The .44 magnum barrel was removed and a simple short cylinder threaded into its place. With no propellant gases escaping violently, muzzle blast, flash, and the resulting noise, is reduced considerably. In the end, not much of importance was found but the Viet Cong continuously hit troops with small surprise attacks. The Americal Division used its Tunnel Weapons with its Ranger and Infantry companies. The cap-mounted lamp slid around and either was pointing the wrong way, slipped down over the tunnel rat’s eyes, or gave the VC an aiming point that was almost guaranteed to be fatal. Typically, a tunnel rat was equipped with only a standard issue M1911 pistol or M1917 revolver,[4] a bayonet, a flashlight, and explosives. Viet Cong would also wait for a soldier to come out a trap door then kill them with stakes, guns, or knives. AMMUNITION It didn’t take long to figure out that the odds of a tunnel rat dying were much higher than a soldier carrying out regular operations. ROUND LENGTH - 1.866 inches Soldiers couldn’t fire off more than three shots in a row because Viet Cong would know that you were empty and had to reload after six shots. It even extended from the air above North Vietnam to the ground underneath South Vietnam. During the Vietnam War, "tunnel rat" became an unofficial specialty for volunteer combat engineers and infantrymen from Australia and the United States who cleared and destroyed enemy tunnel complexes.

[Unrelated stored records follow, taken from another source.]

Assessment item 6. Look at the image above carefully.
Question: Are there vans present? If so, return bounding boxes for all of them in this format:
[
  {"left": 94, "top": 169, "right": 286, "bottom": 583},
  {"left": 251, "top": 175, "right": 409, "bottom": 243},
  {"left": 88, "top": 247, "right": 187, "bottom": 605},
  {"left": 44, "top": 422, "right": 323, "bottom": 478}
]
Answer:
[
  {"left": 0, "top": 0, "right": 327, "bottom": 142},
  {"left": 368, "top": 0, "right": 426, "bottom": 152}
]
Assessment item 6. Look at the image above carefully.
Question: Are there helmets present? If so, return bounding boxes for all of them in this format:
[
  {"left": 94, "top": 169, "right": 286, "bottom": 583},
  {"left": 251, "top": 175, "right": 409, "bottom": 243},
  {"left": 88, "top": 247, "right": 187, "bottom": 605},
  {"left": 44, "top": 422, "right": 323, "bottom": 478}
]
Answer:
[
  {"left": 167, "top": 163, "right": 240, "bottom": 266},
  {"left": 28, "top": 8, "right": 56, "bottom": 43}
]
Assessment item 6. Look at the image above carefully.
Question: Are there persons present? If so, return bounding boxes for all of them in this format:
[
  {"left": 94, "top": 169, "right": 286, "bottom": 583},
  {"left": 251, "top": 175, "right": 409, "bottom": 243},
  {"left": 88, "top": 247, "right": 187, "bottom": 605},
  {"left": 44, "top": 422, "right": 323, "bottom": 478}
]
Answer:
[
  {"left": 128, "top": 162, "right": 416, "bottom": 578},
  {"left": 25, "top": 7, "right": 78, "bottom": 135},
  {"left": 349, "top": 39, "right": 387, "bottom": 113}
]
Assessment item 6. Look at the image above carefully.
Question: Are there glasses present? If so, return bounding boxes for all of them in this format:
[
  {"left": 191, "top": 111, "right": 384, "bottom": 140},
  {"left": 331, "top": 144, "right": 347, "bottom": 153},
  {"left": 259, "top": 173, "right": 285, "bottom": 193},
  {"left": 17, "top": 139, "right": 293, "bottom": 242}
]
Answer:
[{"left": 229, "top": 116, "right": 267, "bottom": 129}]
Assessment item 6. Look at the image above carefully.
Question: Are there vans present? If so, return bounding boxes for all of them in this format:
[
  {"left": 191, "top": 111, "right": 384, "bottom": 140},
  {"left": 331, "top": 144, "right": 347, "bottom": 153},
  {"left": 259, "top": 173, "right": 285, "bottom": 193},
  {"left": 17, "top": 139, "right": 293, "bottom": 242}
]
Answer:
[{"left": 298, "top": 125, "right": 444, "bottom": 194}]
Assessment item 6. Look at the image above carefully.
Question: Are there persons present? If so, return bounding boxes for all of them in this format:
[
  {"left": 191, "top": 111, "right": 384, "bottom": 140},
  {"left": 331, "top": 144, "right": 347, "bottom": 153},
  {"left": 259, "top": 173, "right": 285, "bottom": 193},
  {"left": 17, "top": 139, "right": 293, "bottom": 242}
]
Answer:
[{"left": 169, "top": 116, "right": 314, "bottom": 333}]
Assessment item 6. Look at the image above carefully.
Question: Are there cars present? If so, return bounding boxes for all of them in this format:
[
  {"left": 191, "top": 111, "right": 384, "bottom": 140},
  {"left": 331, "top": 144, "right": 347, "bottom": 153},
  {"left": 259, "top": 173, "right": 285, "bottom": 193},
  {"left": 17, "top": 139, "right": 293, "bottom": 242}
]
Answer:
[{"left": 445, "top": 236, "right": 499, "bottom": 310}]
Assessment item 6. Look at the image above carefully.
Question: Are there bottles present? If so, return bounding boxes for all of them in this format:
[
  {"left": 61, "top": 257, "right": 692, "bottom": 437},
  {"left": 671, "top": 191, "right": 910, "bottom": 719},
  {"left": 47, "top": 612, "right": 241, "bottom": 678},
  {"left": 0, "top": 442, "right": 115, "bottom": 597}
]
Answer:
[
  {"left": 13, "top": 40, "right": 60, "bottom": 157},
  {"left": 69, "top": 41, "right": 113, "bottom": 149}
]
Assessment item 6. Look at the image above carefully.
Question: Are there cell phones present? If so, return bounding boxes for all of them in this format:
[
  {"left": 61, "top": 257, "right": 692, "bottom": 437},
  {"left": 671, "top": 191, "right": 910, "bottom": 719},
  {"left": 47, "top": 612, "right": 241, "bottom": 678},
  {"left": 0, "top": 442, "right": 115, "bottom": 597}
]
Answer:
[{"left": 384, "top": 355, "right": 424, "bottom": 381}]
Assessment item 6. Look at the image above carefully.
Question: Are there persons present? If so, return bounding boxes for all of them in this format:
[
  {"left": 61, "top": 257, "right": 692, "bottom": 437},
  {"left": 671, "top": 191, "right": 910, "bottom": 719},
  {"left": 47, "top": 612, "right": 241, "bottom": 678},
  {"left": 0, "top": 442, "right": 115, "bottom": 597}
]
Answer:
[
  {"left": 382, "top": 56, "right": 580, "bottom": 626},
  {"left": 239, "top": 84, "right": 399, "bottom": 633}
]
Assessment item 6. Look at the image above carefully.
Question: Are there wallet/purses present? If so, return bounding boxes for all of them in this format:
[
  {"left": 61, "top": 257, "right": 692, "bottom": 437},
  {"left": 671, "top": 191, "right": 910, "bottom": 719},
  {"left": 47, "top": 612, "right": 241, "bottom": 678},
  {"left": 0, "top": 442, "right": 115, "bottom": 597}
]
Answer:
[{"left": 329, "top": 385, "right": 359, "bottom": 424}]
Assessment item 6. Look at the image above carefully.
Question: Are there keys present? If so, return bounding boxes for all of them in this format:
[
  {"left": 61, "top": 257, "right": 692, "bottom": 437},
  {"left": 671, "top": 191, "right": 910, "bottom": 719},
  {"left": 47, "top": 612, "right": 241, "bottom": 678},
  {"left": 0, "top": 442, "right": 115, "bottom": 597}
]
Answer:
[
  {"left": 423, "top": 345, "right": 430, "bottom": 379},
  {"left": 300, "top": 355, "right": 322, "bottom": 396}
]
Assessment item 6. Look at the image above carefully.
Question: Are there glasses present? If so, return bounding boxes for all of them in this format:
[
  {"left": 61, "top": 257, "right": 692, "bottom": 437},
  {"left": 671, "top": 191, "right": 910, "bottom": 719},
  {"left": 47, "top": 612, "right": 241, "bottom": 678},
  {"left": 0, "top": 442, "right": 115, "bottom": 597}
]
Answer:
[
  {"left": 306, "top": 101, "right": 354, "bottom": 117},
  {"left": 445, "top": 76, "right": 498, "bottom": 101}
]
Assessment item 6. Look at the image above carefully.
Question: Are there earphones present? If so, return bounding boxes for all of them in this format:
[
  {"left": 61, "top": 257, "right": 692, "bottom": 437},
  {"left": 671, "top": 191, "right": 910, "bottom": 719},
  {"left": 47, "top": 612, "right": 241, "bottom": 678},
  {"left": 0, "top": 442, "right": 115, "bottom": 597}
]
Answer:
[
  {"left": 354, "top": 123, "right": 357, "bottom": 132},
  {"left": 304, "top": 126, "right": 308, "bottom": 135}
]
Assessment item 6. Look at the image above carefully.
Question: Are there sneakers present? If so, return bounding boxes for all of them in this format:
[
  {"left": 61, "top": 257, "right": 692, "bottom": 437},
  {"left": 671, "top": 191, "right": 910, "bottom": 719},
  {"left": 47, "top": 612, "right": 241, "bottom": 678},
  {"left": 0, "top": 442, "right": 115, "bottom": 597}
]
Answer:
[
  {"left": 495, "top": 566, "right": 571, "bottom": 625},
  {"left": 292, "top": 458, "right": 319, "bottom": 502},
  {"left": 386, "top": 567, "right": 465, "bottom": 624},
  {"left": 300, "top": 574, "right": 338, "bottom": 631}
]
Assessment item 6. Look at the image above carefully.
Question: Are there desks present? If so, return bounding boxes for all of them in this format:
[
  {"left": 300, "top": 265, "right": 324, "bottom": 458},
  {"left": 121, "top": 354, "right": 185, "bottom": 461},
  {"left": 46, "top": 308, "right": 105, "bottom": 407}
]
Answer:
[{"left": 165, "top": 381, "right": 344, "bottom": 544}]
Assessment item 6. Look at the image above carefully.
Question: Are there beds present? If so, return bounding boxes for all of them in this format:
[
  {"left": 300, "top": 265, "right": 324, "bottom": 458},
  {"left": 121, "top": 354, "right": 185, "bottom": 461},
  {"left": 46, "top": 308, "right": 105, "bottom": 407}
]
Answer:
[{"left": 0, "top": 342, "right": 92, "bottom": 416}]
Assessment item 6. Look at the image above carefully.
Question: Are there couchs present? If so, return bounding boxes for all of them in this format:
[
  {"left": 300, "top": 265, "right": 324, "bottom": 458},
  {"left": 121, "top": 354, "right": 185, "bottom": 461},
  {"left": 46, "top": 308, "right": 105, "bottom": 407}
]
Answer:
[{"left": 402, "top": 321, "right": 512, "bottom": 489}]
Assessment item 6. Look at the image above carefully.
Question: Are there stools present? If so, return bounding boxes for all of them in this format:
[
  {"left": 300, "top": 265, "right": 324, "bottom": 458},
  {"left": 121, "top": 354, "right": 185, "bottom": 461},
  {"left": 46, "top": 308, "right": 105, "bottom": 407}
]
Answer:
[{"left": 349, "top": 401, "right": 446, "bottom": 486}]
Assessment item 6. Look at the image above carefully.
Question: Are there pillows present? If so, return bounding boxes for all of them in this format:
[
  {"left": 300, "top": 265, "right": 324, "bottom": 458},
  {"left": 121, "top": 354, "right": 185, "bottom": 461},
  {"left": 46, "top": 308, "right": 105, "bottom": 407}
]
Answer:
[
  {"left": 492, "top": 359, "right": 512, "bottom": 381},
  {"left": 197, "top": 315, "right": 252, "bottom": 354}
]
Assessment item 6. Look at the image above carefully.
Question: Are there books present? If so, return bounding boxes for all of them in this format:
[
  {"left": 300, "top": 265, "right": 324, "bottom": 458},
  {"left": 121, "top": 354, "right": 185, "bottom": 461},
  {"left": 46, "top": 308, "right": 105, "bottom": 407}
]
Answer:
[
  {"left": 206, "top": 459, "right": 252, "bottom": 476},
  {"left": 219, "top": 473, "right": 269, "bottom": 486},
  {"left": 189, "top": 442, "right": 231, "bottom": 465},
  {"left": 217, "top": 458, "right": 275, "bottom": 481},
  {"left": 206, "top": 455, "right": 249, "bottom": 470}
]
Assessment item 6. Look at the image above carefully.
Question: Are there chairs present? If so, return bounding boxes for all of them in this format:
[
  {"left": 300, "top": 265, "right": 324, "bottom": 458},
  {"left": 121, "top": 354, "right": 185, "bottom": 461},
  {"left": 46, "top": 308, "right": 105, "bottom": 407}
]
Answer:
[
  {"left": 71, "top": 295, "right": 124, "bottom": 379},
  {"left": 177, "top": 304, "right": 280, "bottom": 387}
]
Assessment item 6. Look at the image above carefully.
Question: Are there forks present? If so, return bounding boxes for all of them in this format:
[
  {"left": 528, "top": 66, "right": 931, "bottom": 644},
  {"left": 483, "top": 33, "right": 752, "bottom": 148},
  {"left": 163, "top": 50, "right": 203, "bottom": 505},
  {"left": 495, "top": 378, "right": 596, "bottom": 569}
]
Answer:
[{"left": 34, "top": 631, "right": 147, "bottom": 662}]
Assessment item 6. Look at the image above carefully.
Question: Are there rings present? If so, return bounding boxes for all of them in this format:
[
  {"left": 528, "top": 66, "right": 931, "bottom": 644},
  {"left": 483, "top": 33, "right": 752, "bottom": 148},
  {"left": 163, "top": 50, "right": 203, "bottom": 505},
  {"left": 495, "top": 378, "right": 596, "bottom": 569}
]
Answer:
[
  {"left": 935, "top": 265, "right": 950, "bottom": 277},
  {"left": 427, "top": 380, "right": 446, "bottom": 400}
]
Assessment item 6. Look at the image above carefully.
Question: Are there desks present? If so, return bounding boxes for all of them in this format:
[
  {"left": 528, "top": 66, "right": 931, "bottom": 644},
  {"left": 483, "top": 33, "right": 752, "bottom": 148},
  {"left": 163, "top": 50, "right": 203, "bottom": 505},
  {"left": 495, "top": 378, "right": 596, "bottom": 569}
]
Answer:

Even with pistols, the tunnel rats had to follow certain guidelines to try to stay alive. That was enough. Sintered tungsten-steel alloy shot was formed under pressure for the subprojectiles. Some tunnels had special holes in the wall where Viet Cong would wait for soldiers and then thrust stakes through the hole impaling the troops.

The construction of the tunnels themselves made for a challenging job for the tunnel rats.

The tunnels weren’t constructed in straight lines but with corners that had between a 60-degree and 120-degree turn. The captured piston seals off the end of the cylinder, trapping the propellant gases inside the system where they can bleed off slowly. Booby traps were an unfortunate danger for tunnel rats. This put the tunnel weapons to use in ambushes, prisoner snatches, and other more covert actions. The tunnel rats had been using a variety of weapons since the suppressed S&W fiasco eighteen months earlier. [9] Tom Mangold and John Penycate, authors of one of the definitive accounts of tunnel warfare during the Vietnam War, reported that the U.S. tunnel rats were almost exclusively soldiers of European or Hispanic descent, many of whom were Puerto Rican or Mexican American. Tunnel rats were generally men of smaller stature (165 cm (5 ft 5 in) and under), who were able to maneuver more comfortably in the narrow tunnels.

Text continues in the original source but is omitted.